=== Request ===
Output, with no changes, the span of lines that opens with the line containing "Within the list" and closes with the last line.

=== Input data ===
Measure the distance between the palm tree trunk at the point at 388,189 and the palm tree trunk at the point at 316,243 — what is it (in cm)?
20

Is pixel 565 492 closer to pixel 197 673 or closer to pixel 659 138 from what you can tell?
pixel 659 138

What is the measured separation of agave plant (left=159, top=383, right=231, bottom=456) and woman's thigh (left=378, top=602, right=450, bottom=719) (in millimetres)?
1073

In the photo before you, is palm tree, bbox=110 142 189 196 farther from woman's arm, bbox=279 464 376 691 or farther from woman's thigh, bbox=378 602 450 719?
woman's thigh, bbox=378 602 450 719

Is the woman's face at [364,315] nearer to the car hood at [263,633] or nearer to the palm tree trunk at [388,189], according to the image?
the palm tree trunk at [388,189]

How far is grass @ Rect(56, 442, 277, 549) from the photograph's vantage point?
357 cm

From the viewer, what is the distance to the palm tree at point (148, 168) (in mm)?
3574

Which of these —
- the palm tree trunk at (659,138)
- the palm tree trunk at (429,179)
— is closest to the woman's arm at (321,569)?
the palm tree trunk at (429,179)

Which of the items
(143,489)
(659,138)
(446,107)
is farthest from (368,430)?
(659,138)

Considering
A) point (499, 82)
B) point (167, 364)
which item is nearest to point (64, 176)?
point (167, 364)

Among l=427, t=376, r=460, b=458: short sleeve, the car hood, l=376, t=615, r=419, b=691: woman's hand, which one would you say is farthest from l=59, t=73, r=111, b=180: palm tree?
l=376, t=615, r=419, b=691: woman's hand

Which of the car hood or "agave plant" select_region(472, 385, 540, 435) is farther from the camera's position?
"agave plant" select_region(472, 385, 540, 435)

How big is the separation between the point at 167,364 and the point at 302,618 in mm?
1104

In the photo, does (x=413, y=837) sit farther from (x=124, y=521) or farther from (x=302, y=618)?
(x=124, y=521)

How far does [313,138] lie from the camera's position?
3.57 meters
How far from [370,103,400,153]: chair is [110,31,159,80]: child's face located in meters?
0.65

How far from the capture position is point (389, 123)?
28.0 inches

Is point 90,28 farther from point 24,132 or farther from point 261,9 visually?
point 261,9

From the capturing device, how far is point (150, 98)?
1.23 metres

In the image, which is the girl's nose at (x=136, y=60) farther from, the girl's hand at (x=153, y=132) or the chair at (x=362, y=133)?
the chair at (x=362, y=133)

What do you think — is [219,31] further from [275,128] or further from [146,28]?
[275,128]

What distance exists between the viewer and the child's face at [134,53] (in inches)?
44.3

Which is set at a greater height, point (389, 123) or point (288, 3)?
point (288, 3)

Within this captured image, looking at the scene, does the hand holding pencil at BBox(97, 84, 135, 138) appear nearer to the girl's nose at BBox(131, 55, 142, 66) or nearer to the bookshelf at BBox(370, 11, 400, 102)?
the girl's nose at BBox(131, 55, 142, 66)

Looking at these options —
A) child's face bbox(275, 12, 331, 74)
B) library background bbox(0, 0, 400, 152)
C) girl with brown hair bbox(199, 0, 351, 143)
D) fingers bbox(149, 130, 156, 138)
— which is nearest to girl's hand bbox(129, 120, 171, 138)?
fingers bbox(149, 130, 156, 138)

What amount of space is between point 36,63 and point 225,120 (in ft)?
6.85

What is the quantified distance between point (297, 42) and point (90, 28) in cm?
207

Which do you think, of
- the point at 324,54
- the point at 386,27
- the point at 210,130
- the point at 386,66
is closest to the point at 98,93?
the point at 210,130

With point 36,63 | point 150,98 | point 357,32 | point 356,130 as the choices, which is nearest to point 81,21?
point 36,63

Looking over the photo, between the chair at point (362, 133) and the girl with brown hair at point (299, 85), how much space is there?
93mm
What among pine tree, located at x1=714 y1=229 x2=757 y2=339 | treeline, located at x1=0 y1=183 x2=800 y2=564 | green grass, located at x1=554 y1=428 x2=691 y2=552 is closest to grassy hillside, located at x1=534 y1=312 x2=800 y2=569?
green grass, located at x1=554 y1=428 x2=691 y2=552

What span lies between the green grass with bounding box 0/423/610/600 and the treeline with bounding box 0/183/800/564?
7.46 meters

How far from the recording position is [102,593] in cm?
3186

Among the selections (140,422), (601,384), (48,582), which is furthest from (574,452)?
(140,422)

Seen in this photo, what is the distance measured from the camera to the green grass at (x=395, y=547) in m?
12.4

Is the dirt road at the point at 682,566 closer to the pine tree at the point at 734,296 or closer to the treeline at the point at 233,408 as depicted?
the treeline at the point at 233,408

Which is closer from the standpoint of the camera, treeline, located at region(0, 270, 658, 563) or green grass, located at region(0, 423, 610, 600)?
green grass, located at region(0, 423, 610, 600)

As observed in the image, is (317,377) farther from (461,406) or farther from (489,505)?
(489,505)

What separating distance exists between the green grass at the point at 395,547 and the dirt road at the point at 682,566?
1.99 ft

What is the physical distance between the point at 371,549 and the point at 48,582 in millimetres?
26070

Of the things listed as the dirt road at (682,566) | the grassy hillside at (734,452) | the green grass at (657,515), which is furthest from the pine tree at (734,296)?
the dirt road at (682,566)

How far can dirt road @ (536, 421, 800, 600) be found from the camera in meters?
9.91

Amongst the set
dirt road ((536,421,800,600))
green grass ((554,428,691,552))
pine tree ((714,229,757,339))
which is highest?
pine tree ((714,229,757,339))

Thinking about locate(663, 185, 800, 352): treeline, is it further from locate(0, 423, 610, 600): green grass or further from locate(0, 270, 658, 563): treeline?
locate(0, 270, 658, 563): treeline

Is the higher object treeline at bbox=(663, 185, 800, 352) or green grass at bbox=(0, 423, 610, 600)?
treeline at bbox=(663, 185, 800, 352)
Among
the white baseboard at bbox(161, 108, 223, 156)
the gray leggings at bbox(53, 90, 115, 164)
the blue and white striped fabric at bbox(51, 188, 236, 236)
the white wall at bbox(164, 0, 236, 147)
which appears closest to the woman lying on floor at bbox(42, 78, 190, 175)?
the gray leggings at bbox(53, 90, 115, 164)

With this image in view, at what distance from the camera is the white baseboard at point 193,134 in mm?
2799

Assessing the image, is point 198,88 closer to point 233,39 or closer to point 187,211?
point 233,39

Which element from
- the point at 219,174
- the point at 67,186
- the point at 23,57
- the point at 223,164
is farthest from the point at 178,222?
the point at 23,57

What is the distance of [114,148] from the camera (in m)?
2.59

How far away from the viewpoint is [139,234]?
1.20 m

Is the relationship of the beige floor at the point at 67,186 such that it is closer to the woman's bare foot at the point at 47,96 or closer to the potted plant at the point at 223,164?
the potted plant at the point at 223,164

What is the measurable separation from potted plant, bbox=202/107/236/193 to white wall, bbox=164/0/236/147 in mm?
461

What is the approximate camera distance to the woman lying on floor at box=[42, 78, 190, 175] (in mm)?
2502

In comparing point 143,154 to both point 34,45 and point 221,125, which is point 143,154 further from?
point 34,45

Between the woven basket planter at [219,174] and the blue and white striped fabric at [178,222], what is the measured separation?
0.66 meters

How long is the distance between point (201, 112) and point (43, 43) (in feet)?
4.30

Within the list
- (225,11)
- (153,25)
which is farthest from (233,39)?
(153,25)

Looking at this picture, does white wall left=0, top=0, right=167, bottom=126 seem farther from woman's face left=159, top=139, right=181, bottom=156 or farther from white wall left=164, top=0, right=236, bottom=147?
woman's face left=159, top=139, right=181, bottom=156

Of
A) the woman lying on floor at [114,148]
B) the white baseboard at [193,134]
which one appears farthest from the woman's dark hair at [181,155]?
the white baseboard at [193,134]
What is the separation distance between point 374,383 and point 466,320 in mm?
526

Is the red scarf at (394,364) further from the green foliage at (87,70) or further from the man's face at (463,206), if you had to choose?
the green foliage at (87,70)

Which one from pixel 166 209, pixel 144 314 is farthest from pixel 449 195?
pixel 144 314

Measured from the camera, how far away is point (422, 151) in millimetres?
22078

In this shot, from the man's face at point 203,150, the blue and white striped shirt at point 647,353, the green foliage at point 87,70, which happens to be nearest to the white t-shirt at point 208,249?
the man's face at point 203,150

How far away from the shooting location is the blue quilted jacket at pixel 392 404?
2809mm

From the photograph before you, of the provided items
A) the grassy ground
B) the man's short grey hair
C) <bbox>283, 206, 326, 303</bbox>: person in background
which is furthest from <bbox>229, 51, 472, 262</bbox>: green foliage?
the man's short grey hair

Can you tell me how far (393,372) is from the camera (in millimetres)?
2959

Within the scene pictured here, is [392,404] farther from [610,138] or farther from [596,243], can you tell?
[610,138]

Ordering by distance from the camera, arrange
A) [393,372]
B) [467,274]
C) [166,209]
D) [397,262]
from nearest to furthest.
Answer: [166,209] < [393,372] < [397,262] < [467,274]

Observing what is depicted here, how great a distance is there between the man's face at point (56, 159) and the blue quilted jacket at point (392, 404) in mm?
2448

=== Task answer ===
Within the list
- (225,11)
- (153,25)
which is farthest from (233,39)?
(153,25)

Looking at this picture, does white wall left=0, top=0, right=167, bottom=126 seem farther from woman's face left=159, top=139, right=181, bottom=156 or farther from white wall left=164, top=0, right=236, bottom=147?
woman's face left=159, top=139, right=181, bottom=156

Of
A) the woman lying on floor at [114,148]
B) the white baseboard at [193,134]
which one appears farthest from the woman's dark hair at [181,155]?
the white baseboard at [193,134]
What is the separation distance between point 374,383 and point 466,320 in mm?
526

Is the red scarf at (394,364) further from the green foliage at (87,70) or further from the man's face at (463,206), if you had to choose?
the green foliage at (87,70)

Which one from pixel 166 209, pixel 144 314 is farthest from pixel 449 195?
pixel 144 314

Measured from the camera, how far away is point (422, 151) in millimetres?
22078

In this shot, from the man's face at point 203,150, the blue and white striped shirt at point 647,353, the green foliage at point 87,70, which happens to be nearest to the white t-shirt at point 208,249?
the man's face at point 203,150

How far away from the shooting location is the blue quilted jacket at pixel 392 404?
2809mm

From the photograph before you, of the provided items
A) the grassy ground
B) the man's short grey hair
C) <bbox>283, 206, 326, 303</bbox>: person in background
which is furthest from <bbox>229, 51, 472, 262</bbox>: green foliage?
the man's short grey hair

Can you tell me how far (393,372) is from the camera (in millimetres)?
2959

Within the scene pictured here, is [392,404] farther from [610,138] or farther from [596,243], can you tell?
[610,138]

Ordering by distance from the camera, arrange
A) [393,372]
B) [467,274]
C) [166,209]
D) [397,262]
from nearest to furthest.
Answer: [166,209] < [393,372] < [397,262] < [467,274]

Observing what is depicted here, how great a distance is there between the man's face at point (56, 159) and the blue quilted jacket at point (392, 404) in mm?
2448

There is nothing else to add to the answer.